*TEXTE SOURCE:*
Souvenirs de Russie

Souvenirs de Russie

J’ai bien du mal à cultiver mon petit Jardin … Pour faire semblant d’être réactif à l’actualité, j’avais préparé longtemps à l’avance un thème en vague lien avec les élections. Comme la plupart des séries de ce blog nécessitent des années de préparation (toutefois peu intensive), j’en suis réduit à ces subterfuges. Et puis entre-temps, la guerre en Ukraine a éclaté. Ma série tombe un peu à côté … s’il pouvait en être de même des bombes. La série en question commencera dans deux jours et le monde se remettra facilement de ce qu’elle évoque un cheveu dans une soupe.

Les habitués de ce blog ont peut-être noté un léger tropisme vers l’Orient, avec des chansons en russe ou en yiddish dans plusieurs séries. C’est que j’ai quelques liens avec l’est de l’Europe, et avec la guerre, je suis plongé dans mes souvenirs de Russie … Mon père était russophile si ce mot à encore un sens. Ses origines ne vont pas plus à l’est qu’une ligne tracée des Ardennes à Tours, mais il parle très bien le russe. Au début de sa carrière d’ingénieur, il est parti installer un gros ordinateur à Moscou avec toute la famille. Il parait que le cuisinier d’un général de l’armée rouge a préparé mon premier gâteau d’anniversaire. Puis j’ai été biberonné à la chanson russe : Boulat Okoudjava surtout que j’aimais beaucoup, et je me cachais terrorisé sous la couverture quand j’entendais la voix de Vladimir Vyssotsky (maintenant c’est plutôt sa guitare désaccordée qui m’effraie).

*DONNÉES FOURNIES:*
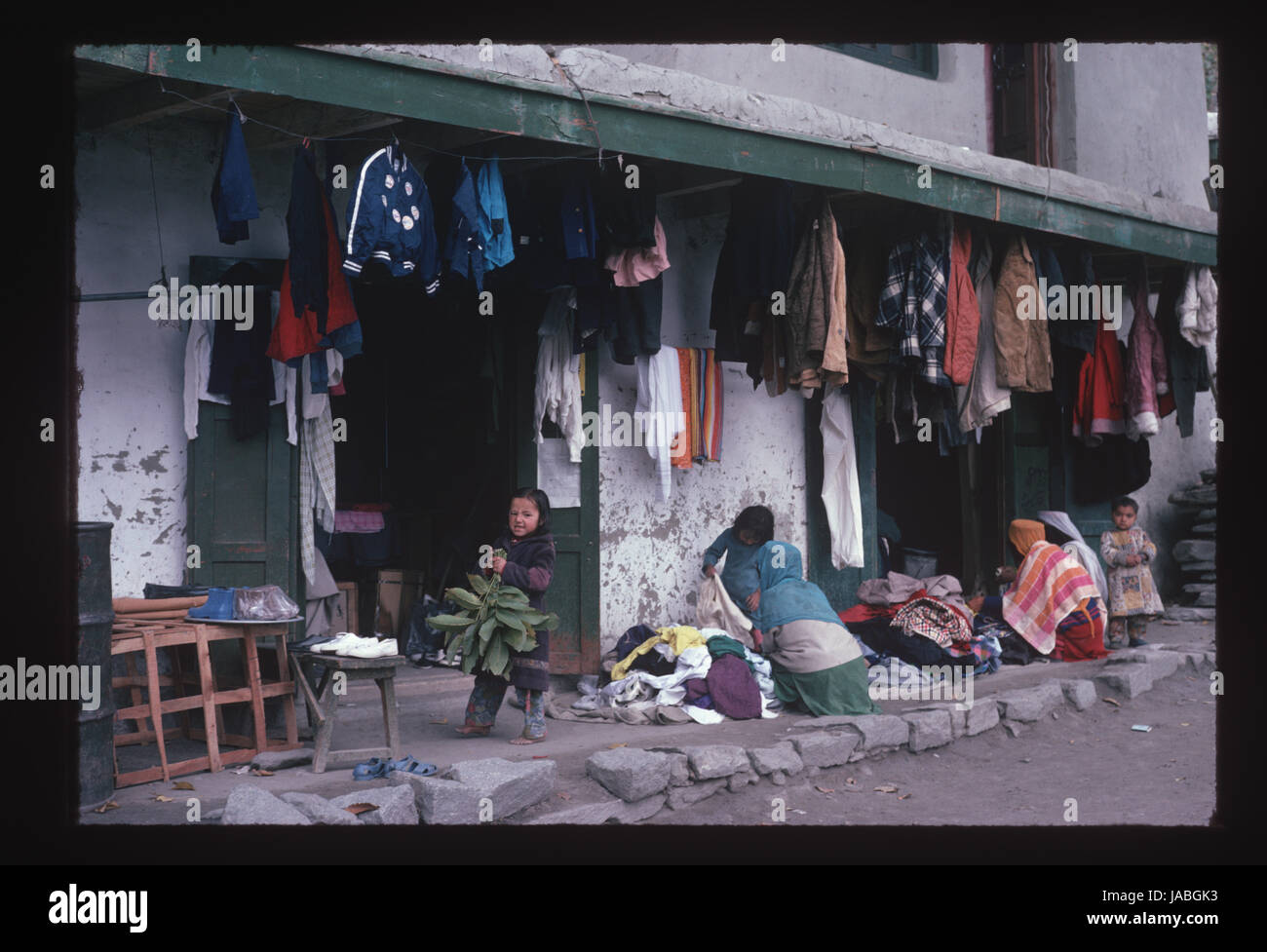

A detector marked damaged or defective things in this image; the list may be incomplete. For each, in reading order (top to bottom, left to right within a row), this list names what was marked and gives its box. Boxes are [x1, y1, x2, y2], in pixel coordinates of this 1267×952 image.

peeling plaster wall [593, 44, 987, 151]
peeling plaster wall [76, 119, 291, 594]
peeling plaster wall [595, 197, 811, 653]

==

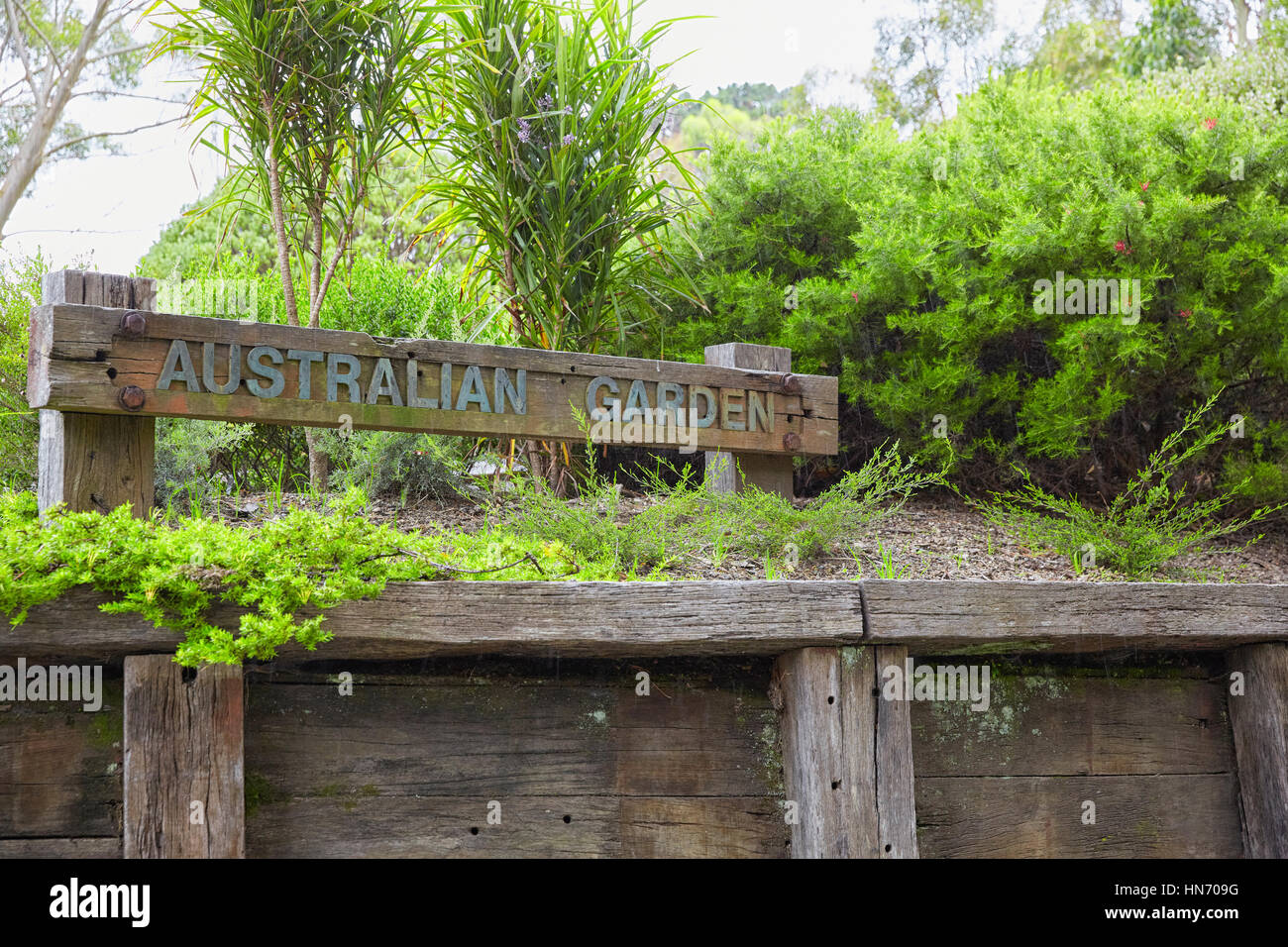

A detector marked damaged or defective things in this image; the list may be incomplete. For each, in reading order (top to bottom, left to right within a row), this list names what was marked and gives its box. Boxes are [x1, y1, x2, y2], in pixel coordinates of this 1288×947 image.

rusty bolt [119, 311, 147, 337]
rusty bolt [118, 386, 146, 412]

*CONSIGNE:*
Reproduisez intégralement le texte source sur les souvenirs de Russie, sans rien y changer.

*CORRIGÉ:*
Souvenirs de Russie

Souvenirs de Russie

J’ai bien du mal à cultiver mon petit Jardin … Pour faire semblant d’être réactif à l’actualité, j’avais préparé longtemps à l’avance un thème en vague lien avec les élections. Comme la plupart des séries de ce blog nécessitent des années de préparation (toutefois peu intensive), j’en suis réduit à ces subterfuges. Et puis entre-temps, la guerre en Ukraine a éclaté. Ma série tombe un peu à côté … s’il pouvait en être de même des bombes. La série en question commencera dans deux jours et le monde se remettra facilement de ce qu’elle évoque un cheveu dans une soupe.

Les habitués de ce blog ont peut-être noté un léger tropisme vers l’Orient, avec des chansons en russe ou en yiddish dans plusieurs séries. C’est que j’ai quelques liens avec l’est de l’Europe, et avec la guerre, je suis plongé dans mes souvenirs de Russie … Mon père était russophile si ce mot à encore un sens. Ses origines ne vont pas plus à l’est qu’une ligne tracée des Ardennes à Tours, mais il parle très bien le russe. Au début de sa carrière d’ingénieur, il est parti installer un gros ordinateur à Moscou avec toute la famille. Il parait que le cuisinier d’un général de l’armée rouge a préparé mon premier gâteau d’anniversaire. Puis j’ai été biberonné à la chanson russe : Boulat Okoudjava surtout que j’aimais beaucoup, et je me cachais terrorisé sous la couverture quand j’entendais la voix de Vladimir Vyssotsky (maintenant c’est plutôt sa guitare désaccordée qui m’effraie).